Stored dataset items
----
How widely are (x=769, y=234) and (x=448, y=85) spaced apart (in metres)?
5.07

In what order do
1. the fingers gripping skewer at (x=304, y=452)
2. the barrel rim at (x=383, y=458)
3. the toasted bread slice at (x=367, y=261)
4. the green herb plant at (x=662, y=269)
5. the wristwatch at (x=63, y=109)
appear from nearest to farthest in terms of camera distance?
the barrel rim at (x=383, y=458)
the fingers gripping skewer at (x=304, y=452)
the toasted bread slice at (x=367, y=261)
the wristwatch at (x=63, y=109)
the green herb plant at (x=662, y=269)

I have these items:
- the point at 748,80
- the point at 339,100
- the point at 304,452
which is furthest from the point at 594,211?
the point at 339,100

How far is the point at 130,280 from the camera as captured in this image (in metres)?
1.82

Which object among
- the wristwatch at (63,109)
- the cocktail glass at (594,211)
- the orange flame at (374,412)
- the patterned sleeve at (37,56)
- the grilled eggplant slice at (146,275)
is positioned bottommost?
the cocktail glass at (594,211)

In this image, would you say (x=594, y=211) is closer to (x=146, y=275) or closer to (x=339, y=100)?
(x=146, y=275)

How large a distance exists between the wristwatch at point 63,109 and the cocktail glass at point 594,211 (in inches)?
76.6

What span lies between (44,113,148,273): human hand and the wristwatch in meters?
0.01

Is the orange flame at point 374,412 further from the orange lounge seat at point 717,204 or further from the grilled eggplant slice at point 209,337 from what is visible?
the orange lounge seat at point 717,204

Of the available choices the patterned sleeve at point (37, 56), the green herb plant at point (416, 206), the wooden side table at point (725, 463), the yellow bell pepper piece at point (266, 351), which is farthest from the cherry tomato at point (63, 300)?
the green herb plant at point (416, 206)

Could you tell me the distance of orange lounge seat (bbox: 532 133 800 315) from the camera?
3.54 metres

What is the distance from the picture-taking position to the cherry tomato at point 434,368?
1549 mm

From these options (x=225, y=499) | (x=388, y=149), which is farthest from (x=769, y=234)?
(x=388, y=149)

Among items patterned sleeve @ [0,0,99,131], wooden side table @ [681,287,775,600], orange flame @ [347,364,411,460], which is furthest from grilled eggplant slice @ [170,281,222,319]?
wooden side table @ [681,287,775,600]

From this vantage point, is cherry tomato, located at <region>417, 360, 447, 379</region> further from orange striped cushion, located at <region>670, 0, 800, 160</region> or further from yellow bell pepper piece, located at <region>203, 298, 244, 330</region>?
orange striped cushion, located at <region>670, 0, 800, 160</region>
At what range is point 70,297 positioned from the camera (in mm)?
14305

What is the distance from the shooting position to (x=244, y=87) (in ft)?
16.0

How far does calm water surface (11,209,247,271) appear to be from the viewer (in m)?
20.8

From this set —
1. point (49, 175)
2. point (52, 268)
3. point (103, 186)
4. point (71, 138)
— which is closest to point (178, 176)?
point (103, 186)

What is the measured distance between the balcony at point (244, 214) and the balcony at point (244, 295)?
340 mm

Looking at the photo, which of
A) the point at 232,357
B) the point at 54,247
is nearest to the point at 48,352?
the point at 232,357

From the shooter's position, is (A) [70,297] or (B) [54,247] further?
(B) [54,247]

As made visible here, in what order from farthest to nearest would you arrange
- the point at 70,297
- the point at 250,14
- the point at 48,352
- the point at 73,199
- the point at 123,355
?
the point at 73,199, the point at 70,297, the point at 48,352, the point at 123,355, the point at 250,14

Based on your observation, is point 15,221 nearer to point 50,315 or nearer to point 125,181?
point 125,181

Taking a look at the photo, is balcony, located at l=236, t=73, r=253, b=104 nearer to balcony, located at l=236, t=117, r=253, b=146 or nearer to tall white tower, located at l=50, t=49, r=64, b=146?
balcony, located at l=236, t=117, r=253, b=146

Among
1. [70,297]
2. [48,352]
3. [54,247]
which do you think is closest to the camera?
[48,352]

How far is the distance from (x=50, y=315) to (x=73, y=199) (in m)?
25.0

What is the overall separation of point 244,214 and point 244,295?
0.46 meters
----
WORK REQUIRED
Write the complete data out, exactly as above.

FINISHED EXERCISE
How widely are (x=769, y=234) and (x=448, y=85) spaced apart (in metres)?
5.07

In what order do
1. the fingers gripping skewer at (x=304, y=452)
2. the barrel rim at (x=383, y=458)
3. the toasted bread slice at (x=367, y=261)
4. the green herb plant at (x=662, y=269)
5. the wristwatch at (x=63, y=109)
appear from nearest to farthest in terms of camera distance?
the barrel rim at (x=383, y=458)
the fingers gripping skewer at (x=304, y=452)
the toasted bread slice at (x=367, y=261)
the wristwatch at (x=63, y=109)
the green herb plant at (x=662, y=269)

I have these items:
- the point at 748,80
- the point at 339,100
- the point at 304,452
which is furthest from the point at 594,211?
the point at 339,100

How far is the point at 130,280 from the camera as captured in this image (in metres)?
1.82

Which object among
- the wristwatch at (63,109)
- the cocktail glass at (594,211)
- the orange flame at (374,412)
- the patterned sleeve at (37,56)
- the grilled eggplant slice at (146,275)
is positioned bottommost?
the cocktail glass at (594,211)

In this image, would you say (x=594, y=211) is closer to (x=146, y=275) or closer to (x=339, y=100)?
(x=146, y=275)

How large a distance exists between the wristwatch at point 63,109 and the cocktail glass at point 594,211 (in inches)?
76.6

What span lies between (44,113,148,273): human hand and the wristwatch in meters?
0.01

Is the orange flame at point 374,412 further from the orange lounge seat at point 717,204 or further from the grilled eggplant slice at point 209,337 from what is visible?
the orange lounge seat at point 717,204

Of the available choices the patterned sleeve at point (37, 56), the green herb plant at point (416, 206), the wooden side table at point (725, 463), the yellow bell pepper piece at point (266, 351), which is farthest from the cherry tomato at point (63, 300)?
the green herb plant at point (416, 206)

Could you tell me the distance of orange lounge seat (bbox: 532 133 800 315) from the camera?
3.54 metres

What is the distance from the picture-taking position to the cherry tomato at point 434,368?
1549 mm

From these options (x=225, y=499) | (x=388, y=149), which is farthest from (x=769, y=234)?
(x=388, y=149)

Among items patterned sleeve @ [0,0,99,131], wooden side table @ [681,287,775,600], orange flame @ [347,364,411,460], which is furthest from grilled eggplant slice @ [170,281,222,319]?
wooden side table @ [681,287,775,600]

From this vantage point, is cherry tomato, located at <region>417, 360, 447, 379</region> further from orange striped cushion, located at <region>670, 0, 800, 160</region> or further from yellow bell pepper piece, located at <region>203, 298, 244, 330</region>?
orange striped cushion, located at <region>670, 0, 800, 160</region>
At what range is point 70,297 positioned from the camera (in mm)?
14305

What is the distance from the shooting position to (x=244, y=87) (in ft)?
16.0

How far does calm water surface (11,209,247,271) appear to be from the viewer (in m)?
20.8

From this set —
1. point (49, 175)
2. point (52, 268)
3. point (103, 186)
4. point (71, 138)
— which is closest to point (178, 176)?
point (103, 186)

What is the measured distance between the balcony at point (244, 214) and the balcony at point (244, 295)?
340 mm

Looking at the photo, which of
A) the point at 232,357
B) the point at 54,247
is nearest to the point at 48,352?
the point at 232,357

From the shooter's position, is (A) [70,297] or (B) [54,247] further?
(B) [54,247]

As made visible here, in what order from farthest to nearest would you arrange
- the point at 70,297
- the point at 250,14
- the point at 48,352
- the point at 73,199
- the point at 123,355
?
the point at 73,199, the point at 70,297, the point at 48,352, the point at 123,355, the point at 250,14

Based on your observation, is point 15,221 nearer to point 50,315 or nearer to point 125,181?
point 125,181

Taking a look at the photo, is balcony, located at l=236, t=73, r=253, b=104 nearer to balcony, located at l=236, t=117, r=253, b=146 or nearer to tall white tower, located at l=50, t=49, r=64, b=146?
balcony, located at l=236, t=117, r=253, b=146

Among
1. [70,297]
2. [48,352]
3. [54,247]
which do you think is closest to the camera?
[48,352]

How far is the distance from (x=50, y=315) to (x=73, y=199) (in m)?
25.0

What is the overall separation of point 244,214 and point 244,295?
0.46 meters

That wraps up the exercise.